This is a perfect opportunity to teach your students about the science of decomposition. Decomposition is one of the most importance processes in the garden and in nature. It's the process by which fungus, bacteria and invertebrates chance matter that was once alive (as in fallen leaves, rotting logs, and yes, even pumpkins) into fertile soil. It's not just a necessary part of the process in the garden; it's a crucial part of the life cycle. The following experiment will provide a wonderful opportunity to experience and observe this immeasurable important ecological function first hand.
The details of decomposition will become more familiar to children as they get older. The important concept for young children to walk away with is that the dead material helps grow new life. As they watch the pumpkins in this experiment rot, they will see beetles, worms, mold and other tiny organisms participating in this cycle. But there will also be millions of organisms too small to be seen participating in this process.
What you will need:
- 2 pumpkins (1 carved and 1 not carved)
- hand lenses
- Optional supplies: Sign explaining your experiment, your camera and the books Pumpkin Pumpkin by Jean Titherington and The Story of a Garden by George Levensen
You will need to find a protected spot near your classroom or home where you can leave your pumpkins to decompose on a patch of soil or under a bush. If you're conducting this experiment at a school instead of your home, it's a good idea to talk to the grounds staff about your experiment and you may want to put up a sign to prevent your experiment from getting "cleaned up."
- Ask the children what they think will happen if the pumpkins are left outside. Record their ideas and place the pumpkins in their outside spot. Take a picture if possible to track the process. Ask them to describe what the pumpkins look like now and record their answers.
- Visit the pumpkins every day or at least twice a week. During that time, you can read pumpkin stories out load, starting with Pumpkin Pumpkin and later, near the end of your experiment, Pumpkin Circle. Each time you visit, ask the children to describe the appearance of the pumpkins and what is happening. Record their observations with pictures and/or words. Take another picture.

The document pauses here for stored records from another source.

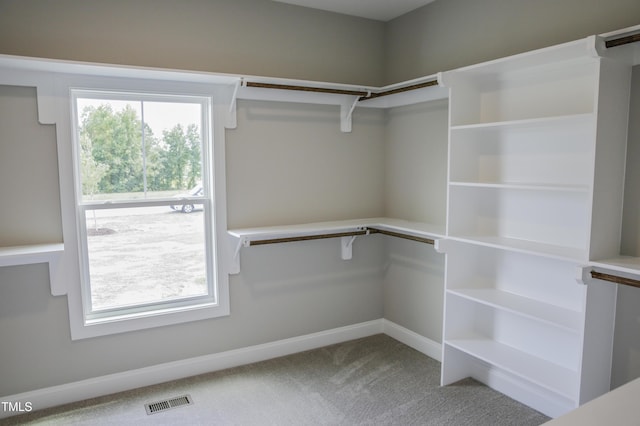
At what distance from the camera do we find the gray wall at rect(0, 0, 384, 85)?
2617 mm

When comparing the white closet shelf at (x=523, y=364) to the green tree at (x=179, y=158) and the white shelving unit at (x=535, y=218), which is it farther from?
the green tree at (x=179, y=158)

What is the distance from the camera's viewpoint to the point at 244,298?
333 centimetres

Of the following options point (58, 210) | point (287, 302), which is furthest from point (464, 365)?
point (58, 210)

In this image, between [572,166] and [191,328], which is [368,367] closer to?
[191,328]

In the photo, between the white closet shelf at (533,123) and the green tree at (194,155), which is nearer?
the white closet shelf at (533,123)

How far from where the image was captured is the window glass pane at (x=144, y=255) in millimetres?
2910

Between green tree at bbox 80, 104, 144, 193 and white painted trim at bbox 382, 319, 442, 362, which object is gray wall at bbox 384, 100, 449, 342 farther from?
green tree at bbox 80, 104, 144, 193

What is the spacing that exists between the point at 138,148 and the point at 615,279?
2701 millimetres

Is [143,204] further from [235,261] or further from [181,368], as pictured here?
[181,368]

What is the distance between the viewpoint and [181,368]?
3.11m

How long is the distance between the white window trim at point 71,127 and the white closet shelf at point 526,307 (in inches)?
65.2

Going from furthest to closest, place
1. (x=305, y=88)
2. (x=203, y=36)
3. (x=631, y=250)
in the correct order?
(x=305, y=88)
(x=203, y=36)
(x=631, y=250)

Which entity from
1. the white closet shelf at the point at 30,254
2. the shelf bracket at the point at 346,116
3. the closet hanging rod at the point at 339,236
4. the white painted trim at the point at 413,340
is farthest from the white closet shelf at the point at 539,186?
the white closet shelf at the point at 30,254

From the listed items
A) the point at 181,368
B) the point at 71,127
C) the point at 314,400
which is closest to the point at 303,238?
the point at 314,400
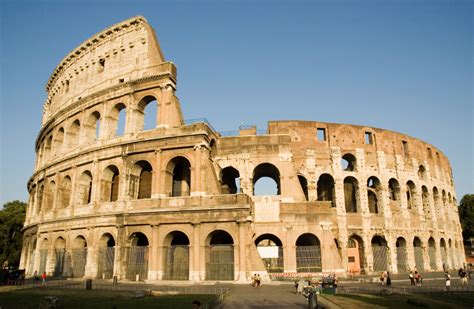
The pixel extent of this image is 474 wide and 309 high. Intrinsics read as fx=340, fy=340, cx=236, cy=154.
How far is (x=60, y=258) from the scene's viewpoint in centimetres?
2353

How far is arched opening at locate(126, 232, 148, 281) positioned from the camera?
795 inches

- Using hand lenses, have students search for worms, beetles and other decomposers at work and discuss their role in "munching up the pumpkins" and helping them turn back into soil. Be sure to have the children look for mold and fungus as well.

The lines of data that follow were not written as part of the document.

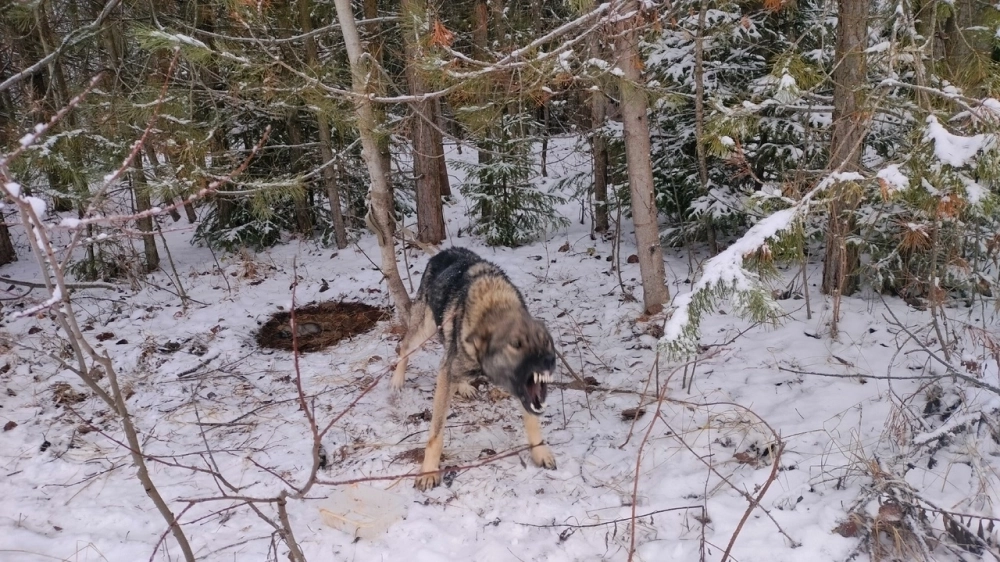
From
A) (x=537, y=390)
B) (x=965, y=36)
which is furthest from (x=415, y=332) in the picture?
(x=965, y=36)

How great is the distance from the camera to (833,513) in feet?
10.9

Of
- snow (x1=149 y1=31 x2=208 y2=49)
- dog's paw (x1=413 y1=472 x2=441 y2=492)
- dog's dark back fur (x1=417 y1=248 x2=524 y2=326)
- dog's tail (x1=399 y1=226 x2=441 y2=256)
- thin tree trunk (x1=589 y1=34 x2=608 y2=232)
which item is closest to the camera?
dog's paw (x1=413 y1=472 x2=441 y2=492)

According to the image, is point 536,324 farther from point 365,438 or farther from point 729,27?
point 729,27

- When the pumpkins are gone (or mostly gone), continue to visit the spot to see if new plants begin to grow there.
- Review the predictions the class made about what might happen to the pumpkins. Display your photographs and read the children's observations about the pumpkins over time. Ask what happened to the pumpkins, Why? What helped the pumpkins break down? What would happen if they didn't break down like this?
Decomposition is a concept that's easy to reiterate on a frequent basis, especially in the garden. What might happen to a tomato left on the ground? Who might want to each my apple core? There are many possibilities to keep in mind and remind students of the life cycles taking place in nature and in the garden.
Looking for more pumpkin fun? Here are some ideas for going even deeper!
- Place another object, like a pile of wet leaves, another fruit or vegetable or a piece of plastic or styrofoam next to the pumpkin to compare what happens to it. Which decomposes more quickly? Which has more bugs and decomposers on it? Watch and learn together!
- Place 4 to 8 pumpkins a few feet apart and have students hope over each one. It's pumpkin leap frog!
- Try a pumpkin slalom, where children run in an s-shape through a line of pumpkins.
- Have a pumpkin seed tasting. Roast seeds from a carved pumpkin or buy them in the store. Taste and compare seeds prepared in a variety of ways: roasted, toasted, salted, unsalted, etc.